Domain-Agnostic Neural Oil Painting via Normalization Affine Test-Time Adaptation

Abstract

Neural oil painting synthesis is to sequentially predict brushstroke color and position, forming an oil painting step by step, which could serve as a painting teacher for education and entertainment. Existing methods usually suffer from degraded generalization for real-world photo inputs due to the training-test distribution gap, often manifesting as stroke-induced artifacts (e.g., over-smoothed textures or inconsistent granularity).

In an attempt to mitigate this gap, we introduce a domain-agnostic neural painting (DANP) framework that aligns model to the test domain. In particular, we focus on updating affine parameters of normalization layers efficiently, while keeping other parameters frozen.

To stabilize adaptation, our framework introduces:
(1) Asymmetric Dual-Branch with mirror augmentation for robust feature alignment via geometric transformations,
(2) Dual-Branch Interaction Loss combining intra-branch reconstruction and inter-branch consistency, and we also involve an empirical optimization strategy to mitigate gradient oscillations in practice.

Experiments on real-world images from diverse domains (e.g., faces, landscapes, and artworks) validate the effectiveness of DANP in resolution-invariant adaptation, decreasing ~11.3% reconstruction error at 512px and ~20.3% at 1024px compared to the baseline model. It is worthy noting that our method is compatible with existing methods, e.g., Paint Transformer, and further improves the ~10.3% perceptual quality.

Methodology

DANP Pipeline Architecture

Given one single input image of 512 × 512, we split it into different levels according to a pyramid hierarchy as a training set. At each level, the resolution of the image gradually increases until the bottom layer generates a boundary feature map of 544 × 544. At each layer, the feature map is divided into 32 × 32 image patches, which are then input into the Pretrained model for further processing.

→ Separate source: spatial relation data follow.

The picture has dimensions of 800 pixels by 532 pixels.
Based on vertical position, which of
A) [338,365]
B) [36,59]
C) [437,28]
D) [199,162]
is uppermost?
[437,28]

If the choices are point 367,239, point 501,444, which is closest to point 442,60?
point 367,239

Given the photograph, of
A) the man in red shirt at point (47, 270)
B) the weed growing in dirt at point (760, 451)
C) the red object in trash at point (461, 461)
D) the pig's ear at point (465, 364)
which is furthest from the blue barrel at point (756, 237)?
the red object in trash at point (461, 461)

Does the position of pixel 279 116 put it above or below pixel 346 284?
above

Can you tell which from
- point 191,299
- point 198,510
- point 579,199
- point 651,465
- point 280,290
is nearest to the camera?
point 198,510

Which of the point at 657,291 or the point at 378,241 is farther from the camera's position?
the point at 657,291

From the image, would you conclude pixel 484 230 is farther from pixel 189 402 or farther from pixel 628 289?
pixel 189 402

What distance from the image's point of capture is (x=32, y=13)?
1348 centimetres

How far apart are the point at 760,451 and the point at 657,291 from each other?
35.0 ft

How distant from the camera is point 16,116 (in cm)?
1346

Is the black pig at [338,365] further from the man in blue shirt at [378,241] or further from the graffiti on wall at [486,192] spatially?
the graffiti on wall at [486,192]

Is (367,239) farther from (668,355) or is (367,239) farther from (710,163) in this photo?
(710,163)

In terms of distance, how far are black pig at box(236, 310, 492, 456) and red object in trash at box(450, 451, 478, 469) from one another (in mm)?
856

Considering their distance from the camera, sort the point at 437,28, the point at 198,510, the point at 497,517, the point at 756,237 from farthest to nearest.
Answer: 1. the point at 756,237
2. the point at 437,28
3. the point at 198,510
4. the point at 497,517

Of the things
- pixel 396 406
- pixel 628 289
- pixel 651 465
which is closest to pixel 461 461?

During the Dual-Branch adaptive optimization process, we adopt a freezing strategy for the pretrained model, freezing all other layers except BatchNorm and LayerNorm during the training process to keep the remaining parameters unchanged. The test dataset obtained in the first stage is divided into two parallel processing routes, one of which horizontally flips the image patch and the current patch, and inputs them in batches into the pretrained model.